Direttori sanitari presentano 5 misure concrete per rafforzare il loro ruolo strategico

Direttori sanitari presentano 5 misure concrete per rafforzare il loro ruolo strategico

Direttori sanitari presentano 5 misure concrete per rafforzare il loro ruolo strategico

Creare un elenco nazionale dei direttori sanitari, in analogia ai direttori generali; eliminare la possibilità di rimuovere il direttore sanitario entro tre mesi dall’insediamento di un nuovo Dg ; adeguare le retribuzioni e uniformarle a livello; autonomia retributiva dal direttore generale. Queste le 5 richieste dei direttori sanitari.

Cinque le misure concrete, volte a rafforzare e valorizzare il ruolo strategico del direttore sanitario che opera nelle aziende ospedaliere e sanitarie italiane, risultato di un percorso avviato un anno fa da un gruppo di Direttori Sanitari formato da Emanuele Ciotti (direttore generale USL Umbria 1 ed ex direttore sanitario AOU Città della Salute e della Scienza di Torino), Simona Dei (direttrice generale ISPRO ed ex direttrice sanitaria USL Toscana Centro), Assunta De Luca (direttrice sanitaria ASL Viterbo), Maria Di Sciascio (direttrice sanitaria AST di Ascoli Piceno), Cinzia Gentile (direttrice sanitaria AUSL Reggio Emilia), Riccardo Luzi (direttore sanitario INRCA IRCCS Marche), Antonio Manfredi (direttore sanitario ASST Bergamo Ovest), Mara Masullo (direttrice sanitaria ASL Foggia), Ottavio Alessandro Nicastro (direttore sanitario USL Umbria 1), Raimondo Pinna (ex direttore sanitario ARNAS G. Brotzu di Cagliari) e Luigi Rossi (direttore sanitario ASP Crotone).
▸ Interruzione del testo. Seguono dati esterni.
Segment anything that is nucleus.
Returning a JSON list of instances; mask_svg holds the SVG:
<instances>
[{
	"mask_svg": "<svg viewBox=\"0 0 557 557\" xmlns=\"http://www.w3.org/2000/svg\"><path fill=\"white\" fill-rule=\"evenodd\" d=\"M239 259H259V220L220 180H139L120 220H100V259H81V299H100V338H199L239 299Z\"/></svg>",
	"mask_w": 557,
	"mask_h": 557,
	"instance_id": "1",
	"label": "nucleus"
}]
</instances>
A loro si sono aggiunti Sergio Parrocchia (direttore sanitario ASL Latina), Angelo Barbato (direttore sanitario ASL Rieti), Domenico Perri (direttore sanitario ASL Caserta) e Barbara Innocenti (direttrice sanitaria ASL Toscana Sud Est).

Il lavoro del gruppo si è concluso con un documento che ha definito le competenze necessarie per esercitare il ruolo del direttore sanitario aziendale, la sua evoluzione, le aree di azione (tra cui si evidenziano quelle di organizzazione e controllo; governo clinico; gestione delle risorse; pianificazione strategica; innovation manager) individuando di fatto il Direttore Sanitario non come un direttore di produzione, ma colui che opera sulle strategie su cui si fonda la produzione dei servizi.

Per garantire la dignità del ruolo di DS, sono state quindi estrapolate cinque misure, poi votate durante l’assemblea dagli oltre 100 direttori sanitari provenienti da tutta Italia, che rappresentano, come spiegano i direttore sanitari in una nota, “non solo un investimento per migliorare qualità ed efficienza del sistema sanitario, ma anche un passo verso un contesto più equo, meritocratico e sostenibile. Infatti definire e valorizzare la leadership e le competenze del direttore sanitario significa costruire un sistema capace di affrontare le sfide del presente e progettare un futuro fondato su centralità del paziente, innovazione e sostenibilità”.

Le cinque misure condivise sono:

  • Creazione di un elenco nazionale: istituire un elenco nazionale dei direttori sanitari, in analogia  ai direttori generali, dal quale poter attingere per le nomine, garantendo trasparenza e uniformità nei criteri di selezione.
  • Stabilità contrattuale: eliminare, nelle regioni dove ora presente, la possibilità di rimozione del direttore sanitario entro tre mesi dall’insediamento di un nuovo direttore generale, favorendo così continuità e stabilità gestionale
  • Adeguamento della retribuzione: prevedere  una remunerazione connessa al Contratto Collettivo Nazionale del Lavoro, non inferiore a quella prevista per la posizione apicale massima della dirigenza medica, come il direttore di dipartimento.
  • Uniformità retributiva nazionale: garantire una retribuzione omogenea su tutto il territorio italiano, eliminando le disparità regionali.
  • Autonomia retributiva dal direttore generale: separare la retribuzione del direttore sanitario da quella del direttore generale, in modo da valorizzare specificamente il suo ruolo tecnico e gestionale.

Il documento sarà presentato nelle sedi istituzionali.